Nunca me han gustado de verdad los deportes de grupo. El motivo no es igual que el que me hizo despreciar los juegos de azar, pero en esencia se trata de lo mismo: no me gusta depender. En un caso, del azar; en el otro, de los demás compañeros. Soy un individualista, ya lo sé. Tiene sus ventajas y sus inconvenientes. Como todo. Pero a mí me compensan más las ventajas. De ahí que mi deporte/juego supremo sea el ajedrez. Pero ésa es otra historia.
Venía lo anterior a cuento de que Fernando Alonso acaba de ganar, después de muchos años, una carrera. Esto, que hace tiempo no constituía una noticia, ahora sí, después del calvario personal, escudería tras escudería, de los últimos años. Aceptando que el automovilismo sea un deporte, el caso del piloto asturiano demuestra bien a las claras que se trata de uno cuya dependencia de la tecnología y del trabajo en equipo es máxima. Por tanto, no contaría entre mis gustos o intereses. No obstante, he de confesar que durante unos años seguí sus evoluciones, circuito a circuito, campeonato a campeonato. La razón es que su caso, para mí, fue un ejemplo. De lo extraordinario. Y de la estupidez.
Nunca fui adepto, ya digo, al automovilismo. Pero me gustan mucho las peripecias personales de los deportistas, y de hecho las utilizo mucho en clase, para explicar conceptos éticos, psicológicos, vitales, etc. Y la de este ambicioso muchacho hizo mis delicias durante algunos años. Para resumir, lo que yo solía poner como ejemplo a mis alumnos era cómo unas cualidades extraordinarias (del tipo de Miguel Induráin en ciclismo, Rafa Nadal en tenis o Javier Fernández en patinaje sobre hielo), podían desarrollarse hasta lo máximo, ayudado por una ambición sin límites y una capacidad de sacrificio fuera de lo corriente. De hecho, sin existir en nuestro país tradición previa (como les pasó a Ángel Nieto en motociclismo o a Carolina Marín en badminton), Fernando Alonso logró no uno, sino dos campeonatos del mundo en una disciplina gobernada desde siempre por escuderías británicas, italianas o alemanas. Y en un equipo francés; estupendo, sí, pero no el mejor de esos años (ni a nivel técnico ni presupuestario). Resultaba admirable. Y, sí, lo fue.
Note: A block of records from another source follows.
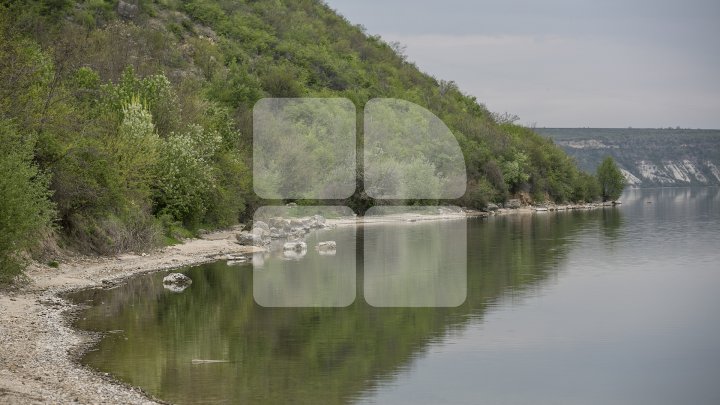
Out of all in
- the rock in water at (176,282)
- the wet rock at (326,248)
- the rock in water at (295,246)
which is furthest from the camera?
the rock in water at (295,246)

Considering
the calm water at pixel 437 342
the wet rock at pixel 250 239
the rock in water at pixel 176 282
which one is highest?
the wet rock at pixel 250 239

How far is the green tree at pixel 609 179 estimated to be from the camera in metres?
146

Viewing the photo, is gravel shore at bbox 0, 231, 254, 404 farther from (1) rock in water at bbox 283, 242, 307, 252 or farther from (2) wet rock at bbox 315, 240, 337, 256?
(2) wet rock at bbox 315, 240, 337, 256

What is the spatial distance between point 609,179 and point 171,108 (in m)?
107

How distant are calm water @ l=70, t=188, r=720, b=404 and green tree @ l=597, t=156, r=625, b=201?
107m

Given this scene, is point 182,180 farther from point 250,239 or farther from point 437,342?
point 437,342

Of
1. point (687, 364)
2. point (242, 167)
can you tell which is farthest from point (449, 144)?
point (687, 364)

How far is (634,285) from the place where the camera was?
38.5m

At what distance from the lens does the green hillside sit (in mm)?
35781

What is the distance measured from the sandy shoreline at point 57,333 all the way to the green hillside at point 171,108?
5.46ft

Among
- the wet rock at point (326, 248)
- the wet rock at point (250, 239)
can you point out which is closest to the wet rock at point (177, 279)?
the wet rock at point (326, 248)

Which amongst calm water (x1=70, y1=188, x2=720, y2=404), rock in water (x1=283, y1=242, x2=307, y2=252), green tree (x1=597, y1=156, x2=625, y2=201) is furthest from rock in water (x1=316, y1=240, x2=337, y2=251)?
green tree (x1=597, y1=156, x2=625, y2=201)

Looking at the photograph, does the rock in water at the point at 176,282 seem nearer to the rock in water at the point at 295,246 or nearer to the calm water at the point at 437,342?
the calm water at the point at 437,342

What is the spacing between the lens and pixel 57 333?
941 inches
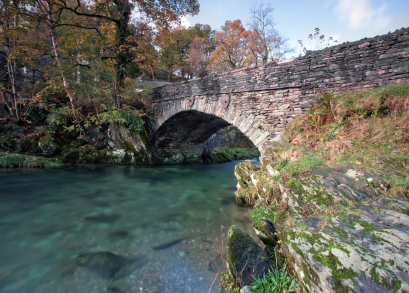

Sin embargo, dos campeonatos mundiales, en situación de inferioridad técnica y presupuestara, compensadas por sus excepcionales capacidades para la conducción, no le quitaron el hambre de gloria. Quiso, pues, dar el salto a una escudería grande, desde donde asaltar el Olimpo para siempre, y desbancar a los grandes que en ese mundo habían sido. Fue una decisión legítima. Y hasta valiente. Pero fue una decisión estúpida. Porque lo que funciona, no se cambia. Y él se marchó cuando todo funcionaba a las mil maravillas. El calvario -impensable para nadie, es verdad- que ha sufrido este piloto sólo él lo sabe, pero también es verdad que todo partió de una muy mala decisión inicial. Por lo visto, ganar dos campeonatos del mundo con Renault (pájaro en mano), para él no tenía comparación alguna con la posibilidad de ganarlo con McLaren o Ferrari (ciento volando).
El hecho de que ahora, con un buen coche, un buen equipo y sus magníficas dotes de conducción intactas, haya obtenido un triunfo de nuevo, mueve a pensar que su perseverancia y su elevada autoestima no resultaron dañadas en el transcurso. También nos induce a plantearnos ucronías sobre lo que habría sido su trayectoria de haber tenido mejores condiciones a su servicio. Pero todo, todo, partió de una mala decisión, de la que es probable que con su carácter no se arrepienta nunca, pero que fue el origen de todo lo que vino después.